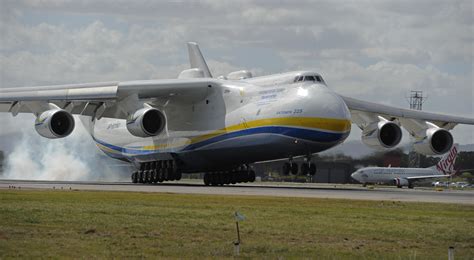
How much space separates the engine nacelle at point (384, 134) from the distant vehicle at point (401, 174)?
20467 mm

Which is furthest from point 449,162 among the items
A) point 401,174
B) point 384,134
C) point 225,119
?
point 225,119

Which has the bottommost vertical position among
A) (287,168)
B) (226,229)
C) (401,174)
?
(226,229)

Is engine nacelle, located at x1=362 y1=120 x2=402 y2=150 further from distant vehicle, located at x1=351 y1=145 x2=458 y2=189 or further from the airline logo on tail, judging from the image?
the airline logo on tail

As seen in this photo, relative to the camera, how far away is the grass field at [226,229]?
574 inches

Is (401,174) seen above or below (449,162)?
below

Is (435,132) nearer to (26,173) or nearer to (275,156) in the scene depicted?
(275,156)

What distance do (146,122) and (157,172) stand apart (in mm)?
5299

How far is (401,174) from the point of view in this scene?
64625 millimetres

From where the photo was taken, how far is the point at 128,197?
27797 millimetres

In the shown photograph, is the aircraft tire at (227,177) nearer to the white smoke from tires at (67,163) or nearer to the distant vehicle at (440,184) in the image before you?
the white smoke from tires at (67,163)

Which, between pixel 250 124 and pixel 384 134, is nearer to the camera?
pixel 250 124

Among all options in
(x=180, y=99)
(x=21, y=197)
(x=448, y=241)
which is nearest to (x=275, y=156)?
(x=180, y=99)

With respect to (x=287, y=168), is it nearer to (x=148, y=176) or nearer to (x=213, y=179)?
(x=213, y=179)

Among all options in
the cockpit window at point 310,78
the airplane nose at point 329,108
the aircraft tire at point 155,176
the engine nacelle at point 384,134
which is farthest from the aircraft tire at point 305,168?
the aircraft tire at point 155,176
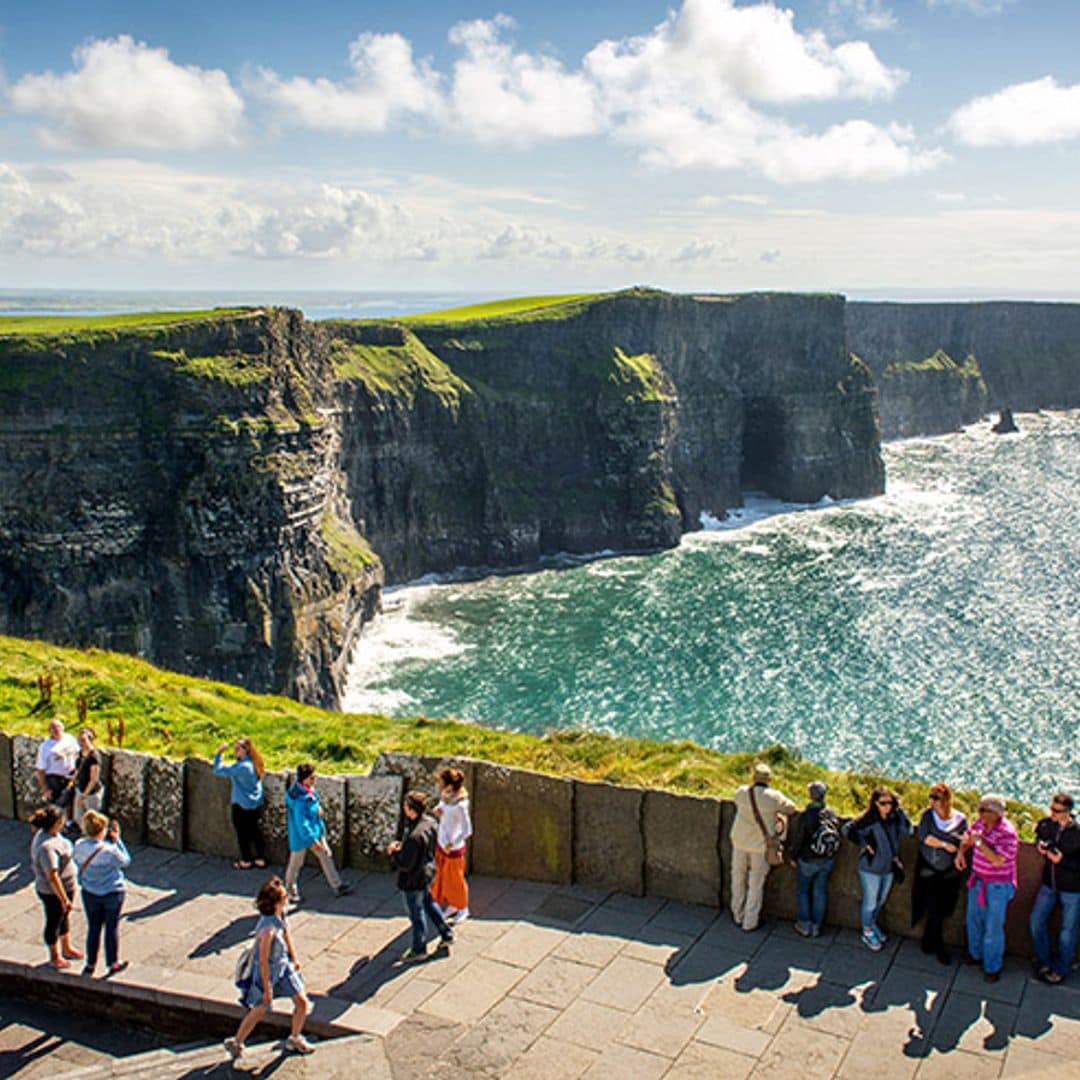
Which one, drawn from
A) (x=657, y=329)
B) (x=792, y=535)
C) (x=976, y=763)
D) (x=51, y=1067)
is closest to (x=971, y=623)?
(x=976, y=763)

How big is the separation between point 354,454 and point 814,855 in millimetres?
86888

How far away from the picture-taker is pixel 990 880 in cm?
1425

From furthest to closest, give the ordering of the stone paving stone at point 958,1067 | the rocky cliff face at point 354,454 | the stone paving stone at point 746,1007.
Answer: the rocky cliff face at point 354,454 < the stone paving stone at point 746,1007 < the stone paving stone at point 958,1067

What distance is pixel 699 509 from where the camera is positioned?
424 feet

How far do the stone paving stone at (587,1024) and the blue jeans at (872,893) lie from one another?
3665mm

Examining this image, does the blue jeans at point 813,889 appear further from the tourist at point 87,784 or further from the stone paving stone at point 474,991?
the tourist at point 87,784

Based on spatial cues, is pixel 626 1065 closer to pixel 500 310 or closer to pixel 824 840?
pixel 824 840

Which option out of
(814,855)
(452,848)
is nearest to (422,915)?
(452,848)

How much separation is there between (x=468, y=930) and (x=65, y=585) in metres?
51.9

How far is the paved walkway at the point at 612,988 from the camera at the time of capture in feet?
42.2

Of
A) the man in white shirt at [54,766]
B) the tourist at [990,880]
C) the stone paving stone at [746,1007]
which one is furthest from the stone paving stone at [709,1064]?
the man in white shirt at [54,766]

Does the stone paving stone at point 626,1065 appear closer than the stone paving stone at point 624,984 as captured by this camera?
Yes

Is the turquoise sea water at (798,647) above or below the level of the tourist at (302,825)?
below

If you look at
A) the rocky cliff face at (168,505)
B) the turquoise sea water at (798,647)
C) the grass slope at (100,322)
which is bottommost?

-- What you are asked to do --
Return every line from the one holding "What distance is" through the end of the data, exactly as it appears, with both ends kept and nothing else.

-- Result for this exercise --
What distance is pixel 699 509 from where the camera is positioned?
424 feet

How far do the stone paving stone at (587,1024) and the blue jeans at (872,893) lie from one another?
3665mm

Examining this image, does the blue jeans at point 813,889 appear further from the tourist at point 87,784 or further from the stone paving stone at point 474,991?
the tourist at point 87,784

Based on spatial cues, is pixel 626 1065 closer to pixel 500 310 or closer to pixel 824 840?
pixel 824 840

Which option out of
(814,855)
(452,848)
is nearest to (422,915)?
(452,848)

How much separation is there between (x=468, y=930) and (x=65, y=585) in metres?
51.9

How far is the paved walkway at the point at 612,988 from the camera at the time of capture in feet?
42.2

Of
A) the man in white shirt at [54,766]
B) the tourist at [990,880]
C) the stone paving stone at [746,1007]
which one is furthest from the stone paving stone at [709,1064]?
the man in white shirt at [54,766]

Does the stone paving stone at point 626,1065 appear closer than the stone paving stone at point 624,984 as captured by this camera?
Yes

Is the turquoise sea water at (798,647) above or below the level of the tourist at (302,825)?
below

If you look at
A) the rocky cliff face at (168,505)
B) the turquoise sea water at (798,647)
C) the grass slope at (100,322)
which is bottommost?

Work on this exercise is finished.